- **GOAL OF THE EXERCISE**: Would you print the data below exactly, leaving out every picture?

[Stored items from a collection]
◆ ◆ ◆ ◆

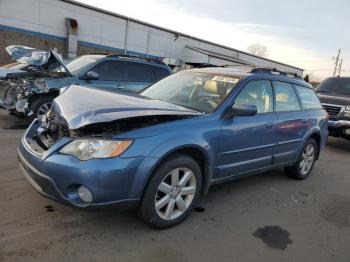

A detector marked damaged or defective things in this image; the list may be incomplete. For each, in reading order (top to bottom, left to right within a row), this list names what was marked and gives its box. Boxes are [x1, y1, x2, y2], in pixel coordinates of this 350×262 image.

crumpled hood [54, 85, 202, 129]
damaged front bumper [17, 119, 157, 210]
broken headlight [59, 139, 133, 160]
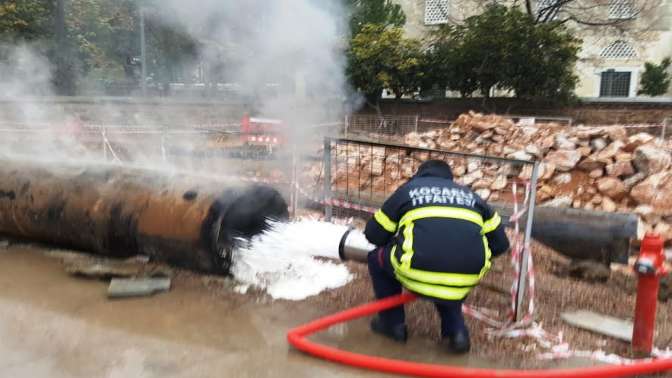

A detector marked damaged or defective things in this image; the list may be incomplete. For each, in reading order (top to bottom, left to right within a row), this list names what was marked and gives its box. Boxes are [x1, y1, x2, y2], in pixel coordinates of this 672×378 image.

burnt pipe end [205, 184, 288, 274]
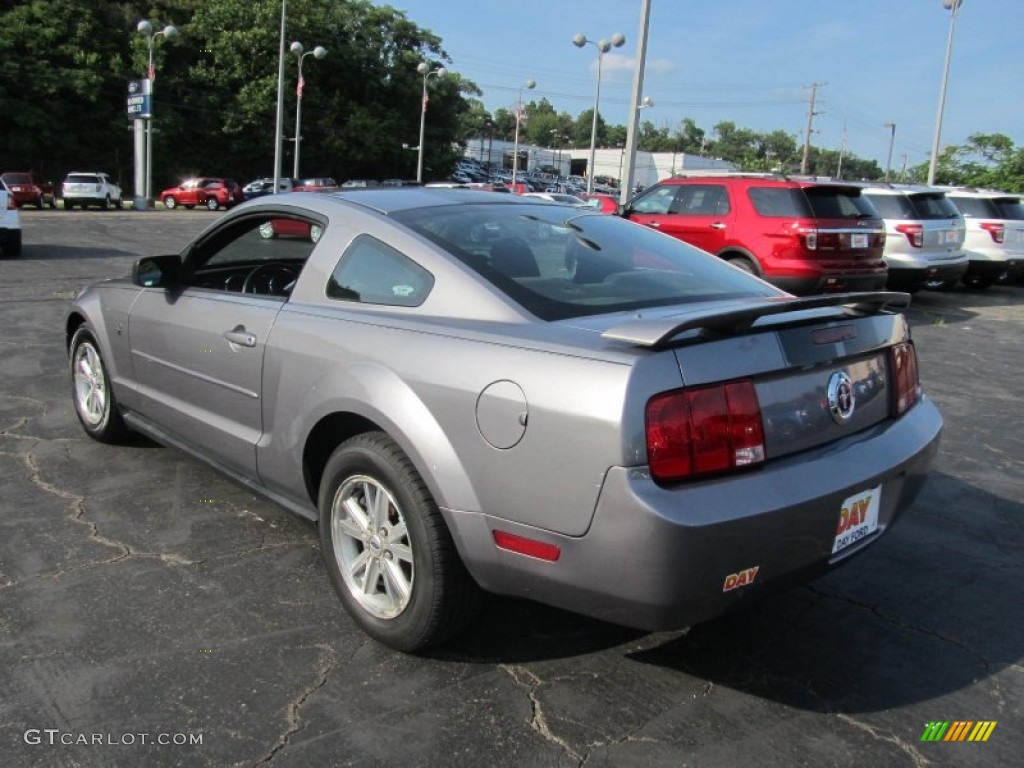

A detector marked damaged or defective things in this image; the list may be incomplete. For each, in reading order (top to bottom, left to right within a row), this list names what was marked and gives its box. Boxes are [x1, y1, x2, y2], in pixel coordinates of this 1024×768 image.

cracked pavement [2, 210, 1024, 768]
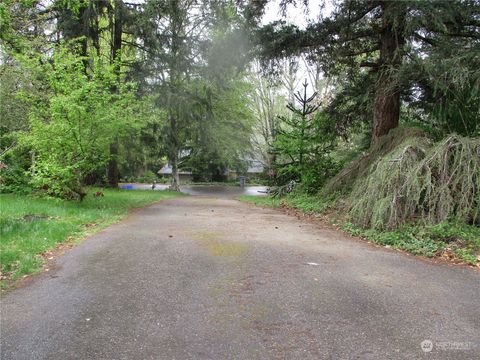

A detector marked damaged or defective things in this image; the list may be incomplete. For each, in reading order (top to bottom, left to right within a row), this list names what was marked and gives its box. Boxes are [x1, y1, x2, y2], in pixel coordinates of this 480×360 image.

cracked asphalt [0, 195, 480, 358]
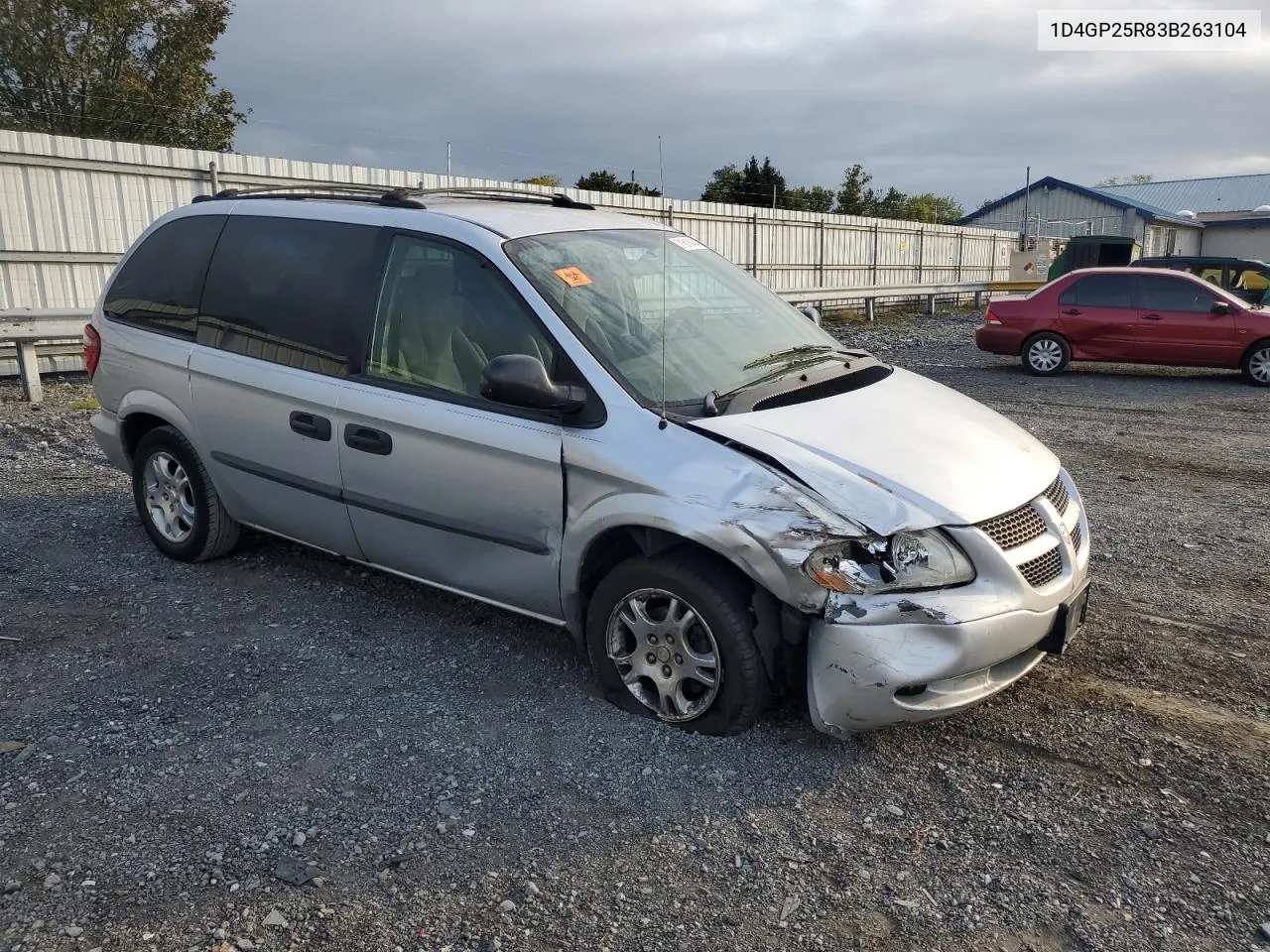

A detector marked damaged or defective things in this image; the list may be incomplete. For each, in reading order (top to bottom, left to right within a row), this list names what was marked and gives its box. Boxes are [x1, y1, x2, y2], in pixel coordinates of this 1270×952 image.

damaged silver minivan [86, 186, 1095, 738]
broken headlight [802, 528, 972, 595]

◆ ◆ ◆ ◆

- **EXERCISE OUTPUT**:
A detector marked damaged or defective things in this image; the list may be incomplete. For each, in reading order (top to bottom, left to right within a row), this list names what was marked and gives its box. Boxes are [x1, y1, x2, y2], in pixel coordinates of this 350×262 image.

crumpled hood [54, 85, 202, 129]
damaged front bumper [17, 119, 157, 210]
broken headlight [59, 139, 133, 160]

A detector marked damaged or defective things in this image; the list may be incomplete. For each, in reading order (top to bottom, left to right within a row), this list names what was marked and gives its box. Boxes are [x1, y1, x2, y2], in pixel coordinates of this 672×378 image.

burnt pipe end [205, 184, 288, 274]

A detector marked damaged or defective things in this image; the list may be incomplete. For each, in reading order (top to bottom, left to right within a row), this list names what was marked and gives its box. Boxes are [x1, y1, x2, y2], in pixel coordinates of this 1024×768 image.

cracked pavement [2, 210, 1024, 768]

A detector marked damaged or defective things in this image; the list may be incomplete. For each, in reading order (top to bottom, left to right within a row), this list names what was marked and gives its box. Boxes are [x1, y1, x2, y2], in pixel coordinates of this 480×360 image.

cracked asphalt [0, 195, 480, 358]

A detector marked damaged or defective things in this image; the list may be incomplete. For each, in reading order (top to bottom, left to right within a row), this list names what was marked and gives its box. Boxes are [x1, y1, x2, y2], in pixel coordinates of this 1270×952 image.

damaged silver minivan [86, 186, 1095, 738]
broken headlight [802, 528, 972, 595]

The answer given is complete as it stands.